Some told him about verses (or ayat) that reassured them of God’s providence during a time of trouble. Others highlighted verses that helped them feel protected and loved, or verses that reminded them to care for their parents.

For Guzman, these reflections on scripture are an important way for people who are not Muslim to connect with the project. He’s convinced that there would be less misunderstanding about Islam if people were reminded of how the religion functions in the lives of American Muslims ― how it promotes charity, gives people a sense of purpose during suffering, and inspires its followers to work toward justice for all.

“Islam is against all types of oppression, literally all of it,” Guzman said. “It’s against racism, homophobia, Islamophobia, anti-Semitism, you name it. I want people to see that in this project.”

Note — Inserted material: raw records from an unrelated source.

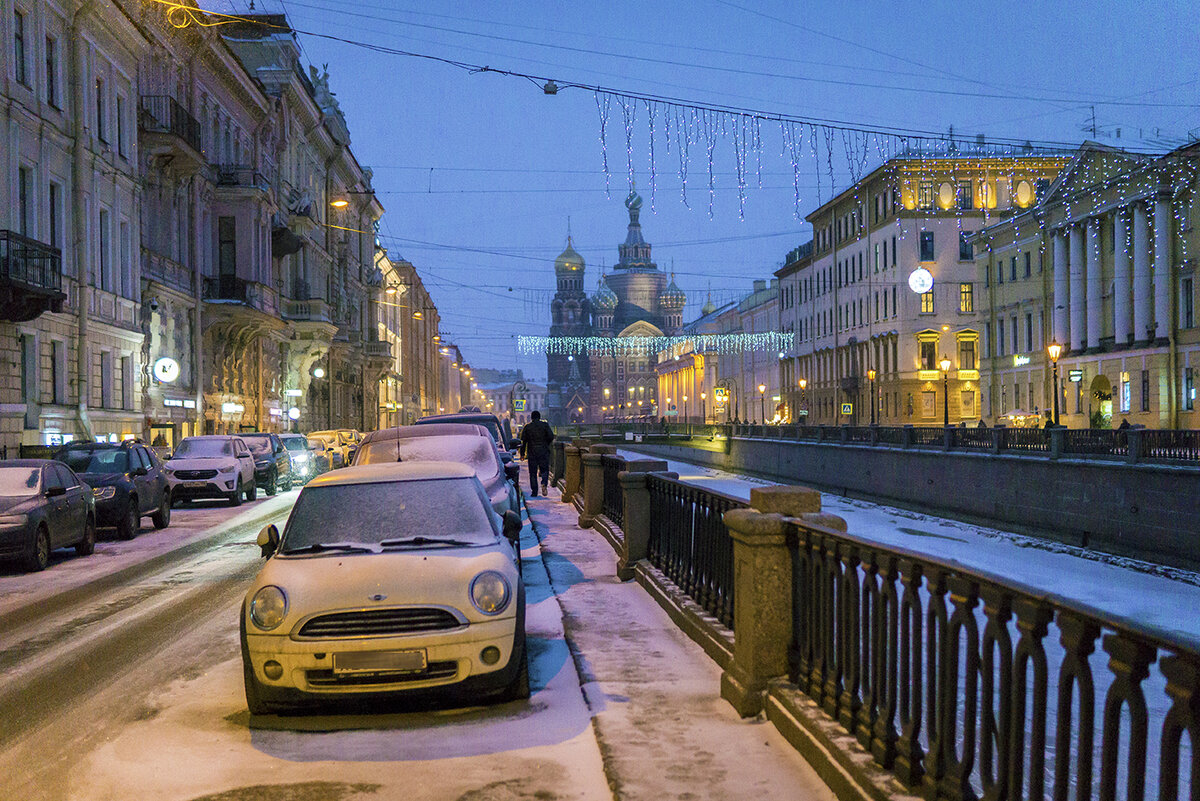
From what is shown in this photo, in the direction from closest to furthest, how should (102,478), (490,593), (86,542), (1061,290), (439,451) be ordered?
1. (490,593)
2. (439,451)
3. (86,542)
4. (102,478)
5. (1061,290)

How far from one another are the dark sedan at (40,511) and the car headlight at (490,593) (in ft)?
32.7

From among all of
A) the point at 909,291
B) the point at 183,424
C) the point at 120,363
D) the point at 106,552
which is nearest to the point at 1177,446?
the point at 106,552

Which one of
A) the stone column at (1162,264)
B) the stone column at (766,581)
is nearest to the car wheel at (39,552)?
the stone column at (766,581)

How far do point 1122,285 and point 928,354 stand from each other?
70.3ft

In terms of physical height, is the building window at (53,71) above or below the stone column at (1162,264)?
above

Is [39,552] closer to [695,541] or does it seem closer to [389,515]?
[389,515]

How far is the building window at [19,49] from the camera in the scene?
1059 inches

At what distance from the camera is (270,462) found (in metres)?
31.6

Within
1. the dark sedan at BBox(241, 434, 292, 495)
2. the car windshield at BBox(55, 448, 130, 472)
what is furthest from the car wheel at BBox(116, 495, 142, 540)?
the dark sedan at BBox(241, 434, 292, 495)

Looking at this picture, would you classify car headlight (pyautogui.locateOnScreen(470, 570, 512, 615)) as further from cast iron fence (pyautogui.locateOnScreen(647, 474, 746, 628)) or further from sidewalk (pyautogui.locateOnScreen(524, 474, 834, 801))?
cast iron fence (pyautogui.locateOnScreen(647, 474, 746, 628))

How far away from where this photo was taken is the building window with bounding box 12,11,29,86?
2691 centimetres

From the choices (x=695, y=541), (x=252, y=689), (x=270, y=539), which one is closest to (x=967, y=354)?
(x=695, y=541)

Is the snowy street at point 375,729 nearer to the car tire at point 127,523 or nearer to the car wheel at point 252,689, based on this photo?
the car wheel at point 252,689

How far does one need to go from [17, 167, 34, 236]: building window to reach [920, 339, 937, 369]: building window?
2124 inches
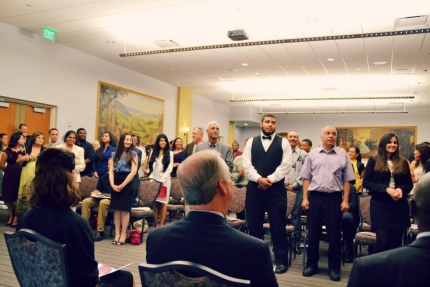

Guzman’s own favorite verse from the Quran is about how Islam guides everyone to connect with their humanity. The line, taken from chapter 29, verse 2, reads, “Do the people think that they will be left alone on saying, We believe, and not be tried?”

″[The verse] is meaningful to me because it is a constant reminder that God never does anything to punish us, rather every experience good or bad is God’s way of keeping us and guiding us toward the right path, one of compassion, understanding, justice, knowledge and love,” Guzman told HuffPost. “Islam is a guide to help everyone connect with their humanity regardless of ethnicity, religion, sexual orientation or political view.”